Ein Pärchen verhält sich sehr wortkarg. Er liest die lokale Zeitung, sie überfliegt eine Frauenillustrierte. Er kopiert das Verhalten des Vaters, sie schlüpft in die Frauenrolle. Er beharrt minutenlang auf seine Lektüre, sie scheint übermäßig interessiert in ihrer. Es herrscht ein harmonisches Einverständnis, wo kein Regisseur erforderlich ist. Die beiden bekommen endlich ihr Frühstück serviert und es wurde immer noch kein Wort gesprochen. Ich beobachte sie weiter und sehe wie eloquent ihre Körpersprache ist. Ich hab’s! Zuerst dachte das Paar sei zerstritten. Ganz im Gegenteil: die beiden sind so stark eins geworden, dass das Kommunikationsmittel Sprache abhanden gekommen ist. Hübsch!
Man schreibt Cappuccino mit zwei p und zwei c.
Zahlen – Gehen – Verschwinden. Auf Nie mehr Wiedersehen.
Die Bücher kaufen oder nicht?
Zurückgewiesen aber freundlich. Macht nichts.
Großfamilientreffen Die Umarmung. Komisches Ereignis: Ein Kleinkind wird allen Angehörigen überreicht. Es erduldet stoisch, fast am schreien, die Knutscherei, jedoch erwidert es nicht. Das eineinhalb Jahre Kind hatte aktiv nur seine Mutter umarmt und den Onkel. Den Onkel hatte er nur zweimal in seinem Leben gesehen. Alle wundern sich darüber.

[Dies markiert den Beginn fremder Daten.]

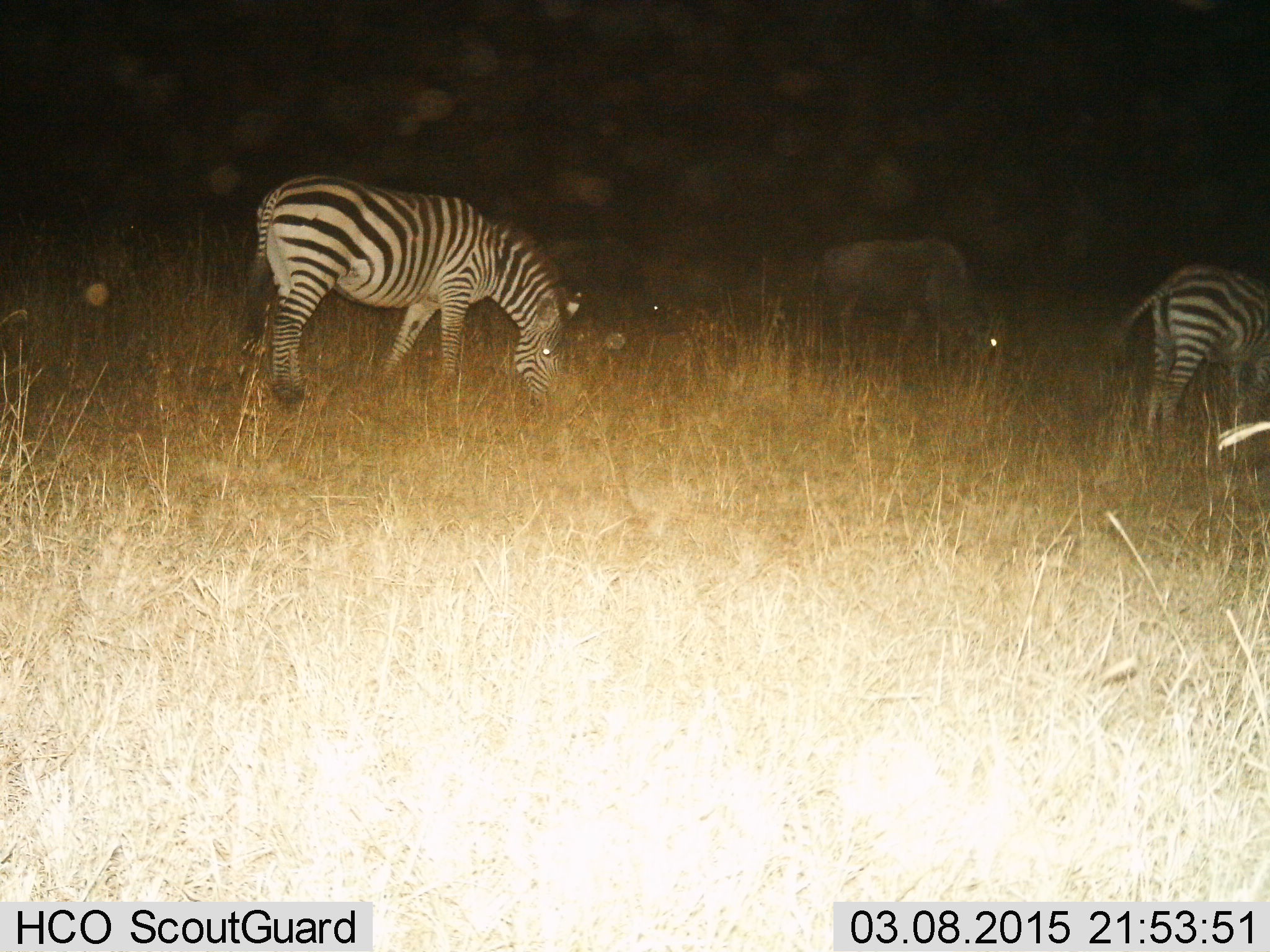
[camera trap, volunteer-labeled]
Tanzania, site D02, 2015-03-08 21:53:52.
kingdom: Animalia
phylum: Chordata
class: Mammalia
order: Artiodactyla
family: Bovidae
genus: Connochaetes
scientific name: Connochaetes taurinus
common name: blue wildebeest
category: wildebeest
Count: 1.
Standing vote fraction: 20%.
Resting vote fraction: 0%.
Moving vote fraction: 0%.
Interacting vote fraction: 0%.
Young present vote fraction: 0%.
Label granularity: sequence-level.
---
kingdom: Animalia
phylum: Chordata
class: Mammalia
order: Perissodactyla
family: Equidae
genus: Equus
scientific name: Equus quagga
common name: plains zebra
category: zebra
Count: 2.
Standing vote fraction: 17%.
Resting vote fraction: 0%.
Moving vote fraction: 6%.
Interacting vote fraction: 0%.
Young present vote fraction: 0%.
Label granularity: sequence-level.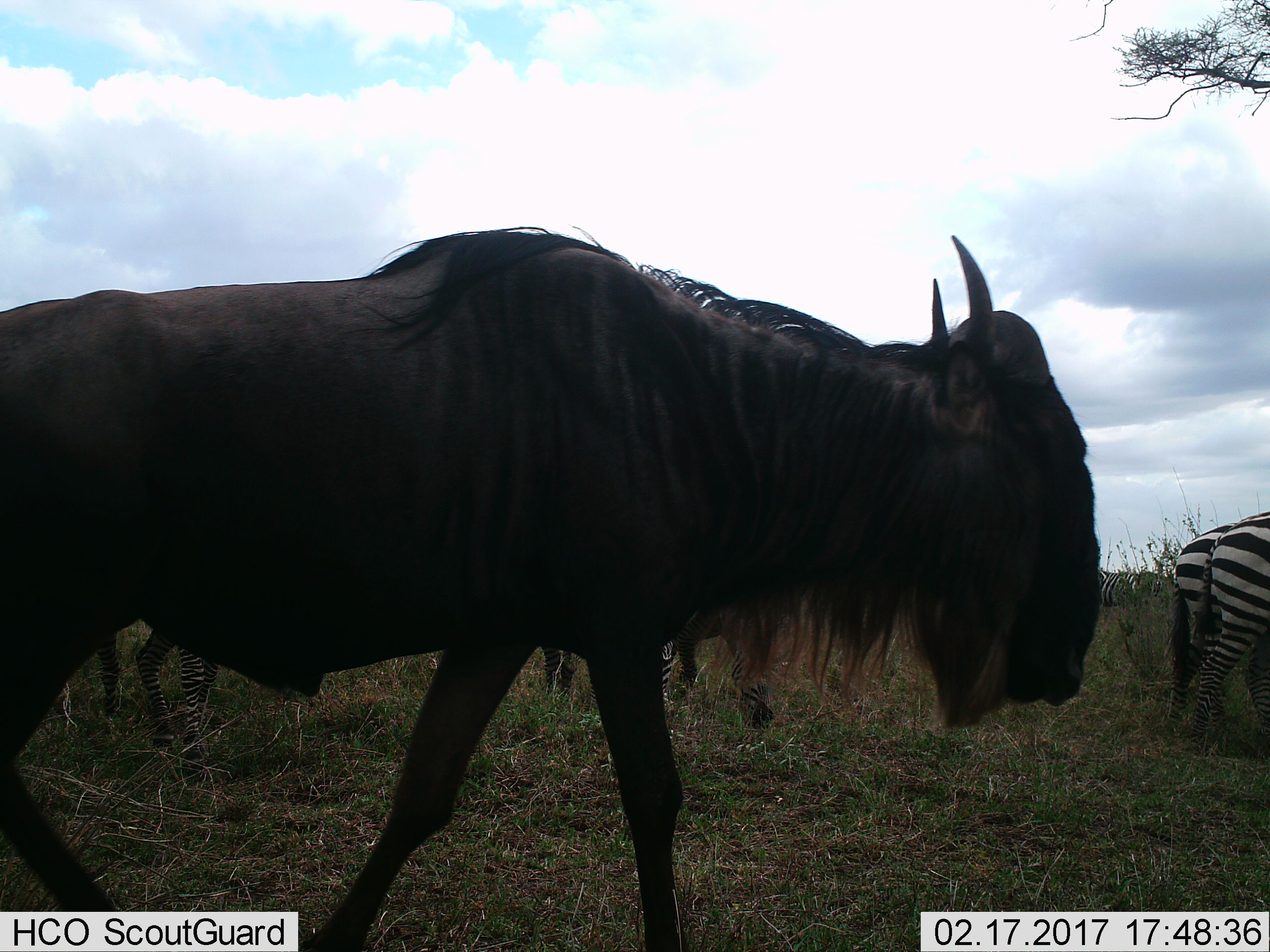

Ich will mich wenigstens mit der netten Kellnerin unterhalten, wie der alte Bob. Bob Dylan. Der Träumer: The Times They Are A-Changin'! Genau. Das glaubt er doch selber nicht mehr. Die Leute wollten ihn zur Legende erklären, der will aber nicht sterben und singt immer noch. Wenn es ihm Spaß macht! Warum nicht. Er hat nur aufgegeben, die Welt ändern zu wollen. Er klingt so, als hätte er seinen Frieden gefunden, obwohl die Welt immer noch ein Gefängnis ist. Na ja. Die Kellnerin hat auch keine Zeit für mich. Ich bin nicht berühmt, und sie will keine Zeichnung von mir. Ich gebe ihnen immer ein dickes Trinkgeld. Dafür kriege ich ein nettes Lächeln. Und das ist schön.